The train
I started off the week being really honest with myself about something I’ve avoided for over a month: taking photographs of people in order to create more silhouettes.
The only reason not to just go take the photos is because I am working outside of my comfort zone, I don’t really understand what I’m doing, and it scares me.
I’ve done many different types of work creatively, but the heart of my painting has always been in the gaze of some character in each piece. I know that the work I’m currently doing is what deep in my heart I want to do, and I am following it, but without that gaze, I don’t really know how it functions.
So first, I got myself out there and took the pictures. I took the bus down to Civic Center and walked back home past City Hall. I figured all the tourists around there would give me a pass on photographing people who otherwise might be suspicious.
It worked pretty well.
Then I walked back toward my neighborhood.
Once I got back to the studio, I worked on the images in Photoshop for a while, and then took a break and found myself grabbing a book on Edward Hopper off the shelf.
Are you familiar with Hopper? Even if not, I bet you’ve seen his Nighthawks painting somewhere. This one.
Hopper is one of those painters who I had an aversion to because his work, especially this piece, was turned into too many posters, etc. So it took me a while to want to even see his other paintings. But when I did, I couldn’t deny how powerful they were. Not all of them, but when they work, it’s really something…and it’s hard to describe why.
And his people are never looking at you.
Actually one of my favorite pieces of his is this one, which he did after trying multiple versions with a train.

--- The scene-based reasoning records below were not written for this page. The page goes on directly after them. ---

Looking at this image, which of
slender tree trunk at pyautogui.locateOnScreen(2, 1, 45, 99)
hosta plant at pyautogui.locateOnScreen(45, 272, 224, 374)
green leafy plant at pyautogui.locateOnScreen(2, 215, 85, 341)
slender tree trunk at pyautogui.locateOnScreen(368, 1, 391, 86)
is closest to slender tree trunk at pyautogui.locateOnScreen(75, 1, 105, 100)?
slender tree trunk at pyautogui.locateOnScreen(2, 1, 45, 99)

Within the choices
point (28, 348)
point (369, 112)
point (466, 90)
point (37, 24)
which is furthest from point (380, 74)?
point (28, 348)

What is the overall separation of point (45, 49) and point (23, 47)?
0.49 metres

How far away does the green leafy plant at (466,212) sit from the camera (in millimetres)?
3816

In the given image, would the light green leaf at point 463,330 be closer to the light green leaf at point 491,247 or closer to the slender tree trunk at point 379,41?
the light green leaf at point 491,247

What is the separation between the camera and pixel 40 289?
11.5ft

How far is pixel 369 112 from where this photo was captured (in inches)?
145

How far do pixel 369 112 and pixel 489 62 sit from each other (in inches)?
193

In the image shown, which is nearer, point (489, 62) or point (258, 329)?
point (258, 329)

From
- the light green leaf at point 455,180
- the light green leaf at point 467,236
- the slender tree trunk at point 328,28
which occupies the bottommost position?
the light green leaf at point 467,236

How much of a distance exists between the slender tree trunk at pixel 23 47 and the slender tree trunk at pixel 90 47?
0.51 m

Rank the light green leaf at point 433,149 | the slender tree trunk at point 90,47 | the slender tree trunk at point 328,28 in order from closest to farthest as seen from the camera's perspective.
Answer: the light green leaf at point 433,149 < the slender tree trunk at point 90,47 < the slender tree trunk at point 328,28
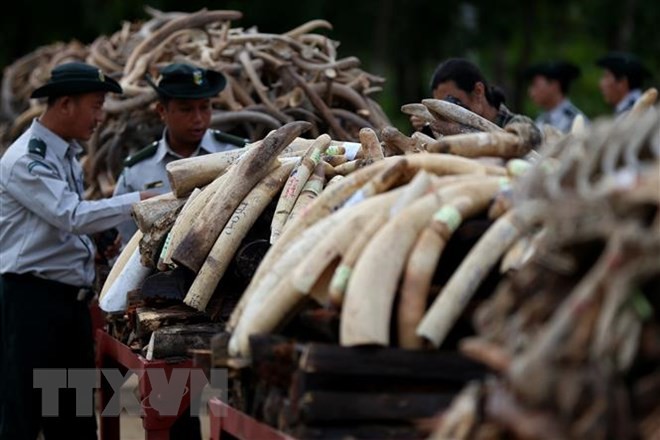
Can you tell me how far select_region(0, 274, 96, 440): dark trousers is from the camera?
281 inches

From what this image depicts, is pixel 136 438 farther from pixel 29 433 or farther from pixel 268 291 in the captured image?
pixel 268 291

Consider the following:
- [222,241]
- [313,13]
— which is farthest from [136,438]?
[313,13]

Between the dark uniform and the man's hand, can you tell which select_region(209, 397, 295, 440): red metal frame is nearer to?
the man's hand

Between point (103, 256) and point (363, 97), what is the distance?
2.08 m

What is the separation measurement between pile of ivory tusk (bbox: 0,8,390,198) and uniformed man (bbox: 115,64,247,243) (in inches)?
Result: 31.7

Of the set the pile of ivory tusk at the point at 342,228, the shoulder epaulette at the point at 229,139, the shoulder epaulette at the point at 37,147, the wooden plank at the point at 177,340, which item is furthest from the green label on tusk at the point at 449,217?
the shoulder epaulette at the point at 229,139

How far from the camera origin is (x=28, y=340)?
7.16m

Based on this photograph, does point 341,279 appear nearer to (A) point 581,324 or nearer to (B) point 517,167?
(B) point 517,167

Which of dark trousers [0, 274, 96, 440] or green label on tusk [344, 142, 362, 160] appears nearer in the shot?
green label on tusk [344, 142, 362, 160]

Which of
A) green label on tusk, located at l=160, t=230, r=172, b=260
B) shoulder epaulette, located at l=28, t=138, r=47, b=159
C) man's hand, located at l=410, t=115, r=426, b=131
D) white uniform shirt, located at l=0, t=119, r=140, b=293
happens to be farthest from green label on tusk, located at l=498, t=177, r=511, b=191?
shoulder epaulette, located at l=28, t=138, r=47, b=159

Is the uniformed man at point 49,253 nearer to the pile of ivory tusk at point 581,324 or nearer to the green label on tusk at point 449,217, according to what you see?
the green label on tusk at point 449,217

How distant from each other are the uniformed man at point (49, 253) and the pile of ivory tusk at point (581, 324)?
4143 millimetres

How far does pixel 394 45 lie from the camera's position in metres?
25.6

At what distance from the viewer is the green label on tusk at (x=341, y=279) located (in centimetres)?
380
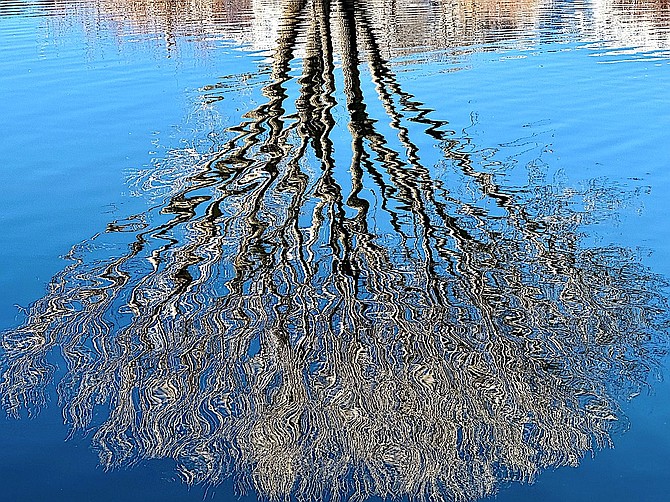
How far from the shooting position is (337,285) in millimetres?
8672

They never worked and then he took the train out and…there it was.
One of the things he liked to do was create incomplete spaces, so you’re stuck focusing on something outside of the frame…the rest of a room, the other end of a bridge, or this tunnel.
His paintings were a great reminder to me that you don’t need to have a face looking at you to connect, to feel something powerful.
And I felt galvanized to just do the work. Just paint. I started with the acrylics and they’re not too exciting right now, so I’ll just share this one of the 12 or 15 pieces.
Here’s another random shot from my setting the iPad down and liking what happened to be in view.
And I feel compelled to share this painting of my daughter’s. She said she wanted to copy one of my panels.
Very cute.
Okay, and then while I was at it, I took on another process that was intimidating: stringing some of these larger panels and testing out people on them.
I felt like the cluster was too much chaos for the background and went back to my original thought: making a comprehensible scene/space with the silhouettes.
That’s nowhere near final, but it makes more sense, so now I know what direction I’ll be heading in.
And then I dragged out these four panels that were stuck. When all the others got resolved, these were developed but out of tune. It takes a lot of focus to stay loose and do minor changes like this; it’s much harder than doing a fresh piece.
I had gotten courage from the other work, so took these on and finished them, boom, boom, boom.
Of course these are just backgrounds: I will still need to string them and find their silhouettes, etc. But it feels good to have all the new panels ready for the next stage.
And then I went back to this painting and got the horizon straight.
I also did a lot of detail work. It’s all about simplifying, focusing, so you’ll see the water getting more “organized” and the space inside the boat making more sense.
See how your eye gets stuck on that yellow patch in the middle? That sucker needed to go, because this painting is not about a yellow patch, so it should not be where your eye rests.
But it was important to me to keep these hands visible.
Finally, I took on testing out putting wooden silhouettes on one of the paintings: these have tape silhouettes that I peel off and mount on the matching wooden pieces, and then they’ll have a couple of silhouettes that are just white…or maybe a color. I’m not sure yet.
Having done many tasks that felt uncomfortable this week, I found myself pondering that old conundrum: sticking with what comes easily to you, what is familiar, versus tackling what is difficult or scary.
Along the way I ran across this quote from Rumi:
Sell your cleverness and buy bewilderment.
I like the quote, but I also think it is one of those that isn’t always true. There are many times in life when cleverness really helps. Like when you want to find the bathroom for your toddler. (I won’t go into why this comes to mind first for me!)
I guess for me, in the studio but also in the rest of life, the question is really more about what has heart, what has juice, what draws me toward it and gives me energy. Sometimes that’s something familiar; sometimes that’s new and difficult. And I can always tell when I’m avoiding the difficult ones because I get blocked and tired and even the easy things don’t click anymore.
I bet Hopper felt that way with the train in that painting. He really thought it was about the train. That the train would make people think about where it was going. But the train was in the way. It turned out, the subject was the great unknown, enticing space between here and…there.